== Goal of the exercise ==
Could you rewrite the part of the items that opens with the line containing "In this image, how" and runs to the end of the items, changing "wooden fence" to "timber fence" and leaving everything else unchanged?

A run of items
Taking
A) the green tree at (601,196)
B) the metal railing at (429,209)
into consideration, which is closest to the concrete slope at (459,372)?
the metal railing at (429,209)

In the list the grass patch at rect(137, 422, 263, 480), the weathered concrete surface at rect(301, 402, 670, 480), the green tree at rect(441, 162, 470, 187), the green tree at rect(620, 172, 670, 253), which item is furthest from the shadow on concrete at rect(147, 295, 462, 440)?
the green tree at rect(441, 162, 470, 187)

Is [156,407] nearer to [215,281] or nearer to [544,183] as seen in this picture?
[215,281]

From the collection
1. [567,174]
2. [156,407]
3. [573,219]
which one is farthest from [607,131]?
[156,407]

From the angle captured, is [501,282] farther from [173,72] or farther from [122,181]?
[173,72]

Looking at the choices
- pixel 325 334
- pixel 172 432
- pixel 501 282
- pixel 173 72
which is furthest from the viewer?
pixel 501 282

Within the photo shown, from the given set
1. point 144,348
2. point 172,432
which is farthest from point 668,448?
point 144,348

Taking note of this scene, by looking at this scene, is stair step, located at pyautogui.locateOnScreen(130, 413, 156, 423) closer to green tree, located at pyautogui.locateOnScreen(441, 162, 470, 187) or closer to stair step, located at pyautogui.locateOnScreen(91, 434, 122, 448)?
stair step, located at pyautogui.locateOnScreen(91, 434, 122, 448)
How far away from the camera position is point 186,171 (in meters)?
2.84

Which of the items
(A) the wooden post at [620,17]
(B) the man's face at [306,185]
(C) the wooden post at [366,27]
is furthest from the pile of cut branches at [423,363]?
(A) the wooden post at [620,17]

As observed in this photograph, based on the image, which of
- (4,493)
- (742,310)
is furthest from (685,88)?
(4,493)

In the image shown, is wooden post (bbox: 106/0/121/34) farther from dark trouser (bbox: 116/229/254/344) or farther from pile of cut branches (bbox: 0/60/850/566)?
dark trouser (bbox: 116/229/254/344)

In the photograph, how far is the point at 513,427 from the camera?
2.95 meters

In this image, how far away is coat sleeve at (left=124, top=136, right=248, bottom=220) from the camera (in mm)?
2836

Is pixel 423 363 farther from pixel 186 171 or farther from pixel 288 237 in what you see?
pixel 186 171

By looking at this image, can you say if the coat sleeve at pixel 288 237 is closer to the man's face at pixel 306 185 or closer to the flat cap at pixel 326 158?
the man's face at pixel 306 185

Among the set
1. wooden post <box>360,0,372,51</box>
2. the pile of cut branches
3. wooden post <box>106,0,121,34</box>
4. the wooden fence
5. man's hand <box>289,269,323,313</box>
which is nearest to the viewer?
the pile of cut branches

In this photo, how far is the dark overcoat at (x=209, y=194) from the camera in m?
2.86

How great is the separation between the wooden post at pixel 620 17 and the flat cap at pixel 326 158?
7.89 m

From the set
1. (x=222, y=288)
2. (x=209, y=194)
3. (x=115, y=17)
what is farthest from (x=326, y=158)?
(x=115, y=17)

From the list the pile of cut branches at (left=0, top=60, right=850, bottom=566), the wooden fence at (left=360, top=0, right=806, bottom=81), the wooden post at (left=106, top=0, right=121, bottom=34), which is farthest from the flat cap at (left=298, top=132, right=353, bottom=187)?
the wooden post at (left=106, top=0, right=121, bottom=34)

== The reply ==
In this image, how far away is coat sleeve at (left=124, top=136, right=248, bottom=220) from the camera (in mm)?
2836

Is pixel 423 363 farther from pixel 186 171 or farther from pixel 288 237 in what you see?
pixel 186 171

By looking at this image, can you say if the coat sleeve at pixel 288 237 is closer to the man's face at pixel 306 185 or closer to the flat cap at pixel 326 158?
the man's face at pixel 306 185

Among the set
1. wooden post <box>360,0,372,51</box>
2. the pile of cut branches
3. wooden post <box>106,0,121,34</box>
4. the timber fence
5. man's hand <box>289,269,323,313</box>
which is nearest to the viewer?
the pile of cut branches

In this photo, how far is the dark overcoat at (x=209, y=194) from the camera in m?
2.86

How great is the separation between the wooden post at pixel 620 17 and the flat cap at pixel 326 158?
7.89 m

From the set
1. (x=222, y=288)
2. (x=209, y=194)
3. (x=115, y=17)
what is farthest from (x=326, y=158)?
(x=115, y=17)

From the list the pile of cut branches at (left=0, top=60, right=850, bottom=566), the timber fence at (left=360, top=0, right=806, bottom=81), the wooden post at (left=106, top=0, right=121, bottom=34), which is farthest from the flat cap at (left=298, top=132, right=353, bottom=187)?
the wooden post at (left=106, top=0, right=121, bottom=34)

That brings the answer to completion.